Reserves more active
To some extent, it has been that way since Desert Storm in the early 1990s, but it has intensified since 9/11 and even more so in recent years.
Immediately after 9/11, most Reserve and Guard air units were mobilized, including the tankers. In 2004, there was another shift when the tanker Reserve units returned to a normal rotation of being deployed for a few weeks every two to three years. And it stayed that way until about five years ago, Mason said.
But active-duty tanker units, such as the 22nd Air Refueling Wing at McConnell, were being stressed so much by the two wars that the Air Force started depending more on its Reserve units. The frequency and length of deployments increased, Mason said.
Instead of deploying every few years for a few weeks, the 931st members now average being deployed every 15 months for three months. Some non-flying units are gone for a year.
Relieving the stress
As a Reserve unit on an active base, the 931st shares McConnell’s 63 tankers with the 22nd. Nearly 25 percent of the tanker flights out of McConnell are handled by a combination of reservists and active-duty crews.
Sharing also means getting the most out of the tankers because they’re used more, Mason said.
But that comes with a price. You can’t replace parts on people like you can on the 50-year-old tankers. The frequency and length of deployments have taken a toll on the reservists and their families.
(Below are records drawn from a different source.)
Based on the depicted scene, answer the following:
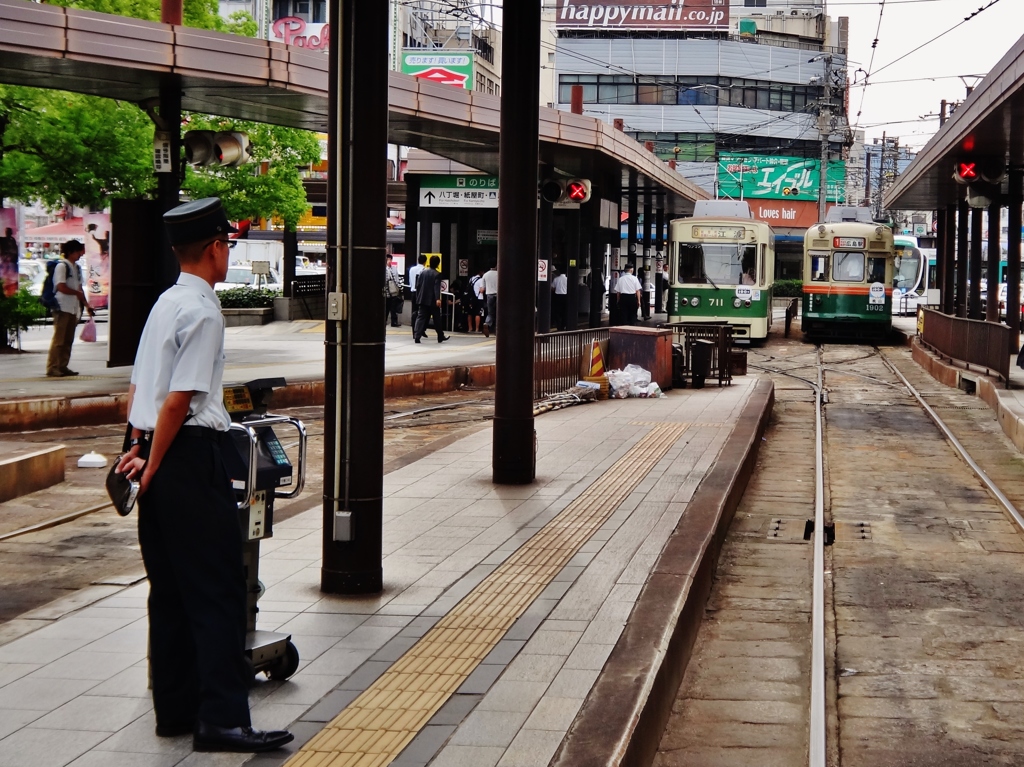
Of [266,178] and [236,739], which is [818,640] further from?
[266,178]

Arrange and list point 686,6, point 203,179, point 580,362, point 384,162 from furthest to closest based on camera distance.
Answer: point 686,6 → point 203,179 → point 580,362 → point 384,162

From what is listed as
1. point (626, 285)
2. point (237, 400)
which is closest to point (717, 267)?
point (626, 285)

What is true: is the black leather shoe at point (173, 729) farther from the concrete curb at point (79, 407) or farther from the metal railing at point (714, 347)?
the metal railing at point (714, 347)

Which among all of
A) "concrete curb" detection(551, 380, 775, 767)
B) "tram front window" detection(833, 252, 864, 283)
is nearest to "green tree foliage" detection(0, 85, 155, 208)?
"concrete curb" detection(551, 380, 775, 767)

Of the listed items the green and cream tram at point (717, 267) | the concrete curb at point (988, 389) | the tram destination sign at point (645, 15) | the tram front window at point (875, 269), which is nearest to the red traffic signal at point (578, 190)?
the concrete curb at point (988, 389)

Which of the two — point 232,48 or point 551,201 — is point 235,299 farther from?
point 232,48

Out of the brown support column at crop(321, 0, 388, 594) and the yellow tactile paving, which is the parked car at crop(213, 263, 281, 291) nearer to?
the yellow tactile paving

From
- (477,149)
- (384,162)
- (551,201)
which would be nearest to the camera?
(384,162)

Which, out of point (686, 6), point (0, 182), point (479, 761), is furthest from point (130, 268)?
point (686, 6)

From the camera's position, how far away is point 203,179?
35594 millimetres

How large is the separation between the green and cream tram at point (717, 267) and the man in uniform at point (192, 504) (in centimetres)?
2782

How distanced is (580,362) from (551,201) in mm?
3432

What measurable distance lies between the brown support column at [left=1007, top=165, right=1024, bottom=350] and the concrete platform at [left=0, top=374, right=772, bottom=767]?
568 inches

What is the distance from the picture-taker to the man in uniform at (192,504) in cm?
423
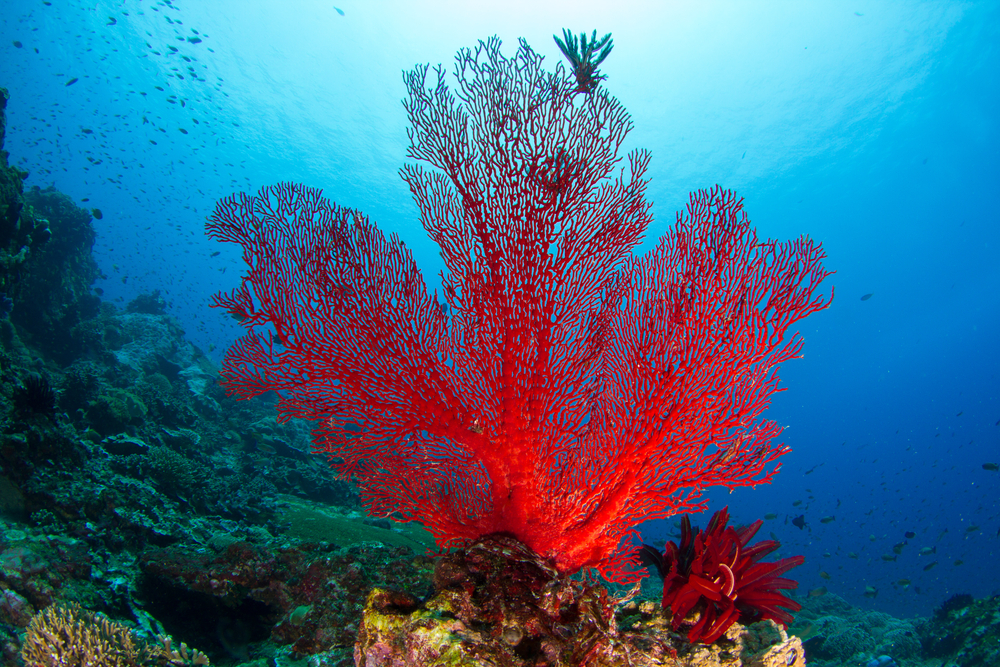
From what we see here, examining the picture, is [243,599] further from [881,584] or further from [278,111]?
[881,584]

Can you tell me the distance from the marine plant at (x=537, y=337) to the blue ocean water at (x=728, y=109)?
1597 centimetres

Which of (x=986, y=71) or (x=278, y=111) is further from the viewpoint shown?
(x=278, y=111)

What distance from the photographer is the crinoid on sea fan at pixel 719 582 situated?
2.95m

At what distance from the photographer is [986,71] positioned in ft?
79.6

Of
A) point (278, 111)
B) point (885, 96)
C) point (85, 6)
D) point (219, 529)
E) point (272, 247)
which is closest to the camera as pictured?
point (272, 247)

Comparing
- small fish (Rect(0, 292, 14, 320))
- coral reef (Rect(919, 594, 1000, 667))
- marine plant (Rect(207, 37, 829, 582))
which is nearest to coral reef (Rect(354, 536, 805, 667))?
marine plant (Rect(207, 37, 829, 582))

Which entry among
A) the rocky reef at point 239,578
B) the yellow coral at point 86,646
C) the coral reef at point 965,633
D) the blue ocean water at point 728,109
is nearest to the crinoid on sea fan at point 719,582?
the rocky reef at point 239,578

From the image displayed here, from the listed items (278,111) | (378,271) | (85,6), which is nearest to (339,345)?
(378,271)

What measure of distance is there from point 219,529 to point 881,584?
53.3 metres

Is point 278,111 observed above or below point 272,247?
above

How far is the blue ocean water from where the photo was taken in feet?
83.1

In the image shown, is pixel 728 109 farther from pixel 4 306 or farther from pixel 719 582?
pixel 4 306

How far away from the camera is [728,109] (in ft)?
93.9

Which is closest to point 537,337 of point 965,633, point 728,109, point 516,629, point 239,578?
point 516,629
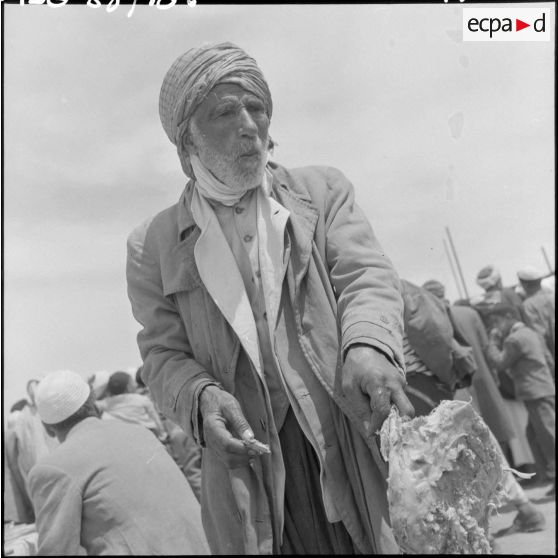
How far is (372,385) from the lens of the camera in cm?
235

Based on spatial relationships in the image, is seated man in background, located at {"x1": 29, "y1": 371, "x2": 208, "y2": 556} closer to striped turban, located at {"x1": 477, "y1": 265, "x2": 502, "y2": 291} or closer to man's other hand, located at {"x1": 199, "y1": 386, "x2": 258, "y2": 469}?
man's other hand, located at {"x1": 199, "y1": 386, "x2": 258, "y2": 469}

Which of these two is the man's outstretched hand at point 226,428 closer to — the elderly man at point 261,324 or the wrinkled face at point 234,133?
the elderly man at point 261,324

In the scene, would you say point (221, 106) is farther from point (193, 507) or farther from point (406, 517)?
point (193, 507)

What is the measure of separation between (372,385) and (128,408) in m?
3.90

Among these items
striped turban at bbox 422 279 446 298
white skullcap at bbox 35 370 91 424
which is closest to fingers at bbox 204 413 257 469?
white skullcap at bbox 35 370 91 424

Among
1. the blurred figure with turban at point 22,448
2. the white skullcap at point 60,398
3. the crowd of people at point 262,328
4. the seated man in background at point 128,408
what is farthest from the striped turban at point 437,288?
the crowd of people at point 262,328

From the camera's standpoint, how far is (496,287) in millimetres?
7234

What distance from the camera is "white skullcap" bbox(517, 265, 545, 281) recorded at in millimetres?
6922

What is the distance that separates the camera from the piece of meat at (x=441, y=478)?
2225 millimetres

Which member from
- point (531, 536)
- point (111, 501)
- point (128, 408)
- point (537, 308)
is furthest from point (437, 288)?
point (111, 501)

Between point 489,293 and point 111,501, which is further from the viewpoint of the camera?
point 489,293

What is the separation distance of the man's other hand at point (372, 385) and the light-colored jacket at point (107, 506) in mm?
1506

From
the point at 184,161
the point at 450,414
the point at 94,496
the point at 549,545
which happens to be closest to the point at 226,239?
the point at 184,161

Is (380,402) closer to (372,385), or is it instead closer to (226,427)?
(372,385)
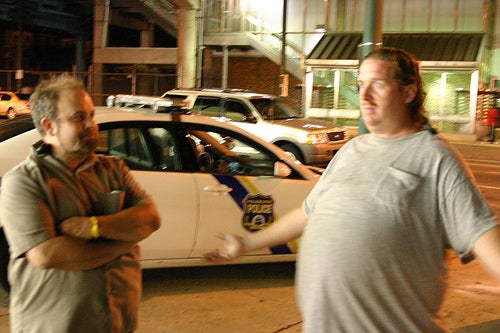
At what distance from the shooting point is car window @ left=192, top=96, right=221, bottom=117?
51.1 ft

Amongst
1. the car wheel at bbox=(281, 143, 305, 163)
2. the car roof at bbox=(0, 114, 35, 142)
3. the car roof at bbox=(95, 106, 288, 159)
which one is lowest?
the car wheel at bbox=(281, 143, 305, 163)

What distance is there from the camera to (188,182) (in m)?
5.95

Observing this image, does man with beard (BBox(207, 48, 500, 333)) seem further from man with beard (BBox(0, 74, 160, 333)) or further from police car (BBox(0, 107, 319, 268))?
police car (BBox(0, 107, 319, 268))

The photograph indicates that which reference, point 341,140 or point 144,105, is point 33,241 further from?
point 341,140

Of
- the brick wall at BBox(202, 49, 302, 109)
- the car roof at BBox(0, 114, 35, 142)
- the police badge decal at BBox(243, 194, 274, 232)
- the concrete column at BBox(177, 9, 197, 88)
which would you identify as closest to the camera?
the car roof at BBox(0, 114, 35, 142)

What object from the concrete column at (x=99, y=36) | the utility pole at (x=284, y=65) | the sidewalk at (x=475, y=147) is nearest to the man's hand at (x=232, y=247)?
the sidewalk at (x=475, y=147)

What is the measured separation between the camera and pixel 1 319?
527 cm

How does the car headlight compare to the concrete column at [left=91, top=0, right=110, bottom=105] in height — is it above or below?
below

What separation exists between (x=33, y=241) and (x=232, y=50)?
29423mm

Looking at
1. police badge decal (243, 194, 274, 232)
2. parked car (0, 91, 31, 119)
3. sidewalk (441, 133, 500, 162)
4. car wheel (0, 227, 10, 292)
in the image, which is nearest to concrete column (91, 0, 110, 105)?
parked car (0, 91, 31, 119)

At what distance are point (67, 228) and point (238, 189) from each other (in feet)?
11.6

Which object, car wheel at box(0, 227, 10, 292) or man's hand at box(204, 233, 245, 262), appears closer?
man's hand at box(204, 233, 245, 262)

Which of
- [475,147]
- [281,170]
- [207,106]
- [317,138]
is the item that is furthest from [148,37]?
[281,170]

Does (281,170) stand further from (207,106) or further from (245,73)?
(245,73)
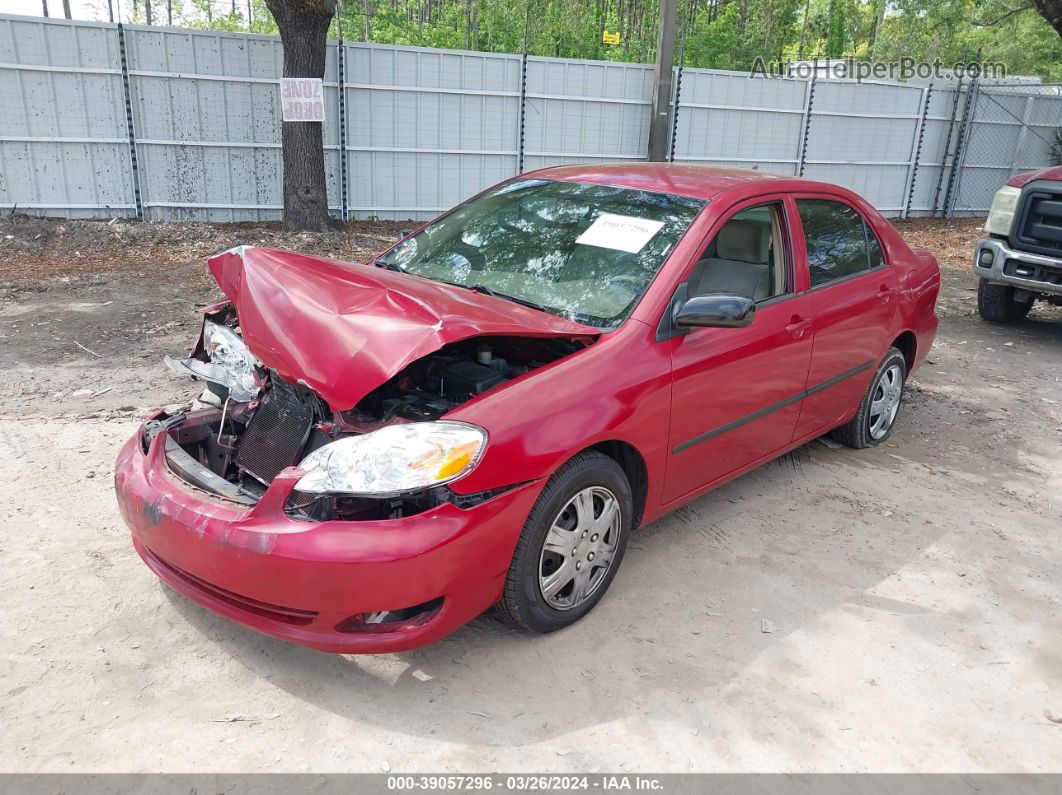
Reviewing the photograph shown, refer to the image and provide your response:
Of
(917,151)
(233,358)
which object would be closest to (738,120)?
(917,151)

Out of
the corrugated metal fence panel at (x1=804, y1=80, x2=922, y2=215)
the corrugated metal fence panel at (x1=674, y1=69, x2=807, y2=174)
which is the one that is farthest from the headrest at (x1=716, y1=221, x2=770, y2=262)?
the corrugated metal fence panel at (x1=804, y1=80, x2=922, y2=215)

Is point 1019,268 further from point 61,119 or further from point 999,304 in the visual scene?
point 61,119

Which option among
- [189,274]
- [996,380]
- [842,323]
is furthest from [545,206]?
[189,274]

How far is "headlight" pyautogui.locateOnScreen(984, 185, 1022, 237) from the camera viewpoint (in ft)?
25.7

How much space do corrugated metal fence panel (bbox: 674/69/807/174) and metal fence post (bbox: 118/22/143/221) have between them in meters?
8.76

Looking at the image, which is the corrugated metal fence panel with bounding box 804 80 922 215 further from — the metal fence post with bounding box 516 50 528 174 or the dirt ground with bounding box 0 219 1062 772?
the dirt ground with bounding box 0 219 1062 772

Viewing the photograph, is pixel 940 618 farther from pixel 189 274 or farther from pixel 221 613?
pixel 189 274

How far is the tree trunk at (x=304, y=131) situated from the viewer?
34.0 ft

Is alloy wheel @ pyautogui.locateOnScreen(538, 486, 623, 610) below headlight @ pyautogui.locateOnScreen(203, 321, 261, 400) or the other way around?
below

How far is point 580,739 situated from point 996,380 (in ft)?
18.5

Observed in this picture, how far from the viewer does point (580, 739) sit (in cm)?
267

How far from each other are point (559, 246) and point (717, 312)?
35.4 inches

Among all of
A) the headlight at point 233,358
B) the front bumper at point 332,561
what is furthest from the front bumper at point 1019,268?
the headlight at point 233,358

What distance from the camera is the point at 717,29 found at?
29750 millimetres
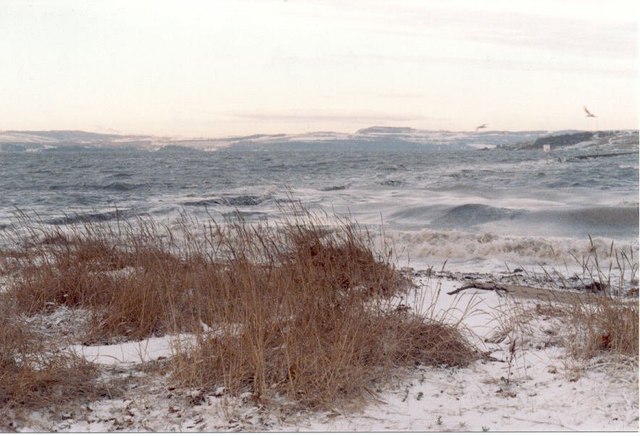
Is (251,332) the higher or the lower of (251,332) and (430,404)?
the higher

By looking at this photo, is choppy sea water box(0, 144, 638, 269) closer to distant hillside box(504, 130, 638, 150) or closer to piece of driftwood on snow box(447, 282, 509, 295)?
distant hillside box(504, 130, 638, 150)

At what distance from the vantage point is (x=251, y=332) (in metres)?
4.56

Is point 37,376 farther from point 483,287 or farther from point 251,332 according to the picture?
point 483,287

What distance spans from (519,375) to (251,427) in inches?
72.0

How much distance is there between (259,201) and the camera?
13.1 m

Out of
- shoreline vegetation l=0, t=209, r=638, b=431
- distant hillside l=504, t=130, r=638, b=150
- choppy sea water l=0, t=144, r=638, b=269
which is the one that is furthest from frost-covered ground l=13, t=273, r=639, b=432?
distant hillside l=504, t=130, r=638, b=150

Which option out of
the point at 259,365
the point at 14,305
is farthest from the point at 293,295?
the point at 14,305

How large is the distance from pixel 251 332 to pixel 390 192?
12.0 m

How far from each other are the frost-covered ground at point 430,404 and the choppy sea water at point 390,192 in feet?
17.5

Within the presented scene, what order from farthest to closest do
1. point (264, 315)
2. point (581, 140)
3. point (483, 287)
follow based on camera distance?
1. point (581, 140)
2. point (483, 287)
3. point (264, 315)

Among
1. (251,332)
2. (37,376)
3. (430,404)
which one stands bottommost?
(430,404)

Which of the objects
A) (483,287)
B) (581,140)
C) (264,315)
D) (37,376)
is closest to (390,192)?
(581,140)

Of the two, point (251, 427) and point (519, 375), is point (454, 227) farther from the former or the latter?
point (251, 427)

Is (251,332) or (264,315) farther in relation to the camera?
(264,315)
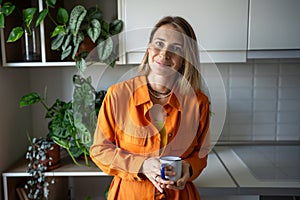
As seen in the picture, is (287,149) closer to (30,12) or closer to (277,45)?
(277,45)

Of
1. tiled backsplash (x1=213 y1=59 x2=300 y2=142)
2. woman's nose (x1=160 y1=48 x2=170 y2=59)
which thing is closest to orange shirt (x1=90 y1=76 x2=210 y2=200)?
woman's nose (x1=160 y1=48 x2=170 y2=59)

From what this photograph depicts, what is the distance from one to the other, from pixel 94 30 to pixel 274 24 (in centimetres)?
78

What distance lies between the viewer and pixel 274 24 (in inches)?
51.3

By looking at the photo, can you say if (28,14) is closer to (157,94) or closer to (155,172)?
(157,94)

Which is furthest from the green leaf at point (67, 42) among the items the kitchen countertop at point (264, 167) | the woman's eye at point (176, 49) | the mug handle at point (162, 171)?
the kitchen countertop at point (264, 167)

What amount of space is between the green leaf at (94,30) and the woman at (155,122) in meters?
0.35

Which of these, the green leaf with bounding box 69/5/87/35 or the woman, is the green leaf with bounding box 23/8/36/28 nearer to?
the green leaf with bounding box 69/5/87/35

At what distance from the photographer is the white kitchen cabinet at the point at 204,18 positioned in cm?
128

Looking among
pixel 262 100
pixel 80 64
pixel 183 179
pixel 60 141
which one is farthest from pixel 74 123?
pixel 262 100

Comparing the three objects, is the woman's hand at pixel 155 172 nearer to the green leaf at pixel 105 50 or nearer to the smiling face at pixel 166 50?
the smiling face at pixel 166 50

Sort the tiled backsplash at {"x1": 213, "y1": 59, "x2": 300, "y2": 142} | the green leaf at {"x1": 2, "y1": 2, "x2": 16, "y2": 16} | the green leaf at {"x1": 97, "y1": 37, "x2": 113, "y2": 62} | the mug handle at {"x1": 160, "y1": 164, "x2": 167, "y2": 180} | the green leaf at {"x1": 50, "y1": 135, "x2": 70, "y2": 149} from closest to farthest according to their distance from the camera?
the mug handle at {"x1": 160, "y1": 164, "x2": 167, "y2": 180}, the green leaf at {"x1": 97, "y1": 37, "x2": 113, "y2": 62}, the green leaf at {"x1": 2, "y1": 2, "x2": 16, "y2": 16}, the green leaf at {"x1": 50, "y1": 135, "x2": 70, "y2": 149}, the tiled backsplash at {"x1": 213, "y1": 59, "x2": 300, "y2": 142}

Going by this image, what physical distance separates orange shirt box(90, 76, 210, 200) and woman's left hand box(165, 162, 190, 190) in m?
0.04

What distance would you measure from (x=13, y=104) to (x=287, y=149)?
4.81 ft

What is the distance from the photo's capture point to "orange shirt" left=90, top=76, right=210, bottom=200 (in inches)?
36.9
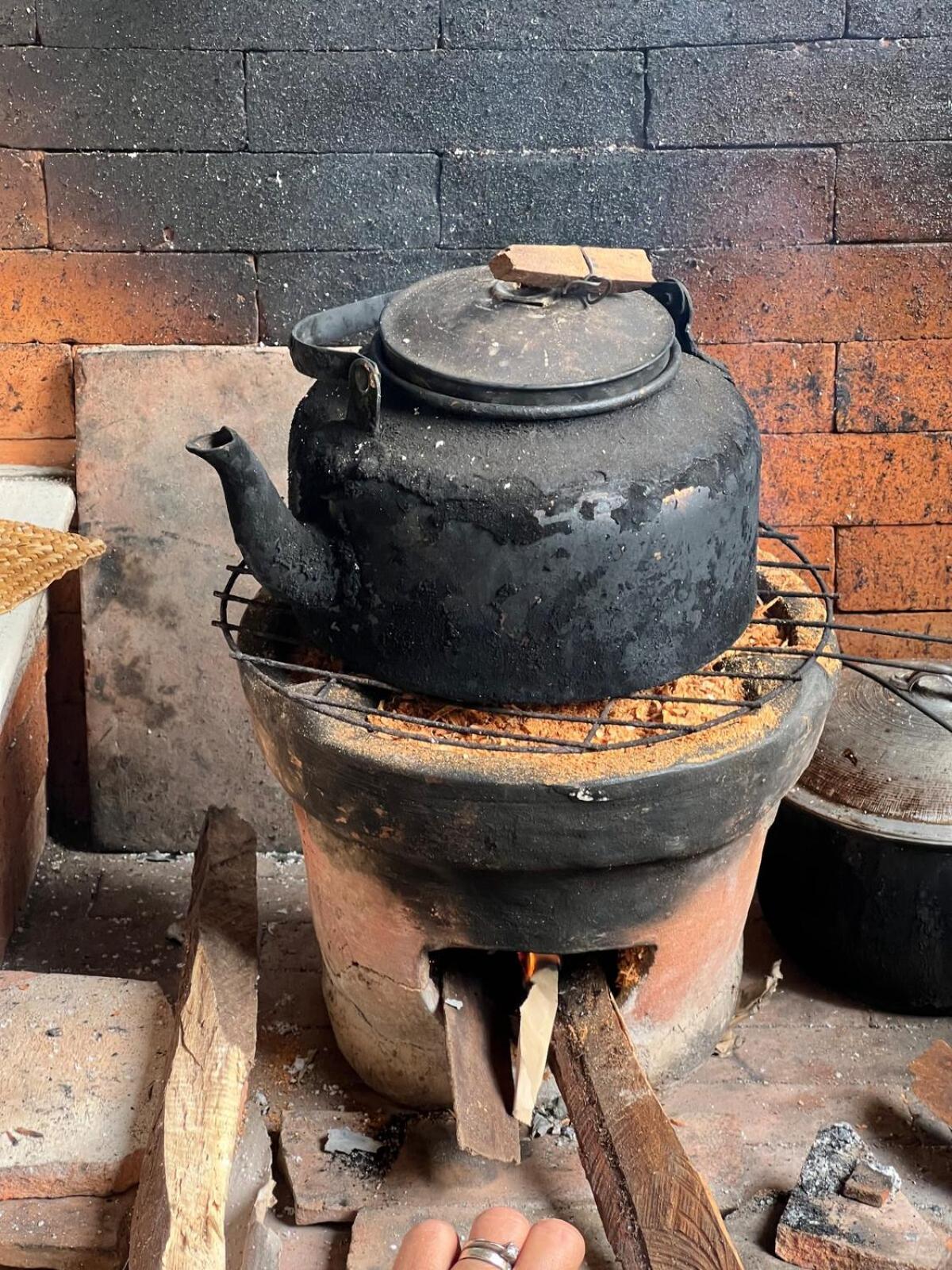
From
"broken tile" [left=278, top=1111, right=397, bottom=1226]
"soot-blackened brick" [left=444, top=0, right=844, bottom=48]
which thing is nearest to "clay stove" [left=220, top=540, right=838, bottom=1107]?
"broken tile" [left=278, top=1111, right=397, bottom=1226]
“And when they’re home, they’re constantly doing things,” Mason said. “... We’re starting to see some of that (stress) with our reservists. We’re getting to the point where we have pilots retiring when they hit 20 years. That used to be unheard of in the Reserves. They’d stay until they were forced out.”
To help alleviate some of the stress, the Air Force Reserve has a “Yellow Ribbon” program that periodically brings reservists and their families together for a few days for a retreat so they can readjust to each other after a lengthy deployment.
But that doesn’t address immediate needs after a deployment. One of the advantages of being on an active base is that the 931st can tap into an array of social services offered at McConnell.
“If we have 110 people coming back tomorrow from deployment, they’re in a room the next day getting help with whatever they need,” Mason said.
“We have mental and medical folks talk to them. We have financial talk to them to make sure the pay is right.”
It’s all to keep a busy unit running as smoothly as possible. Mason doesn’t deploy with 931st units, so his only flying time these days is what he can fit into his schedule.
“Maybe once a month,” he said. “Not nearly as much as I’d like, but the time just isn’t there.”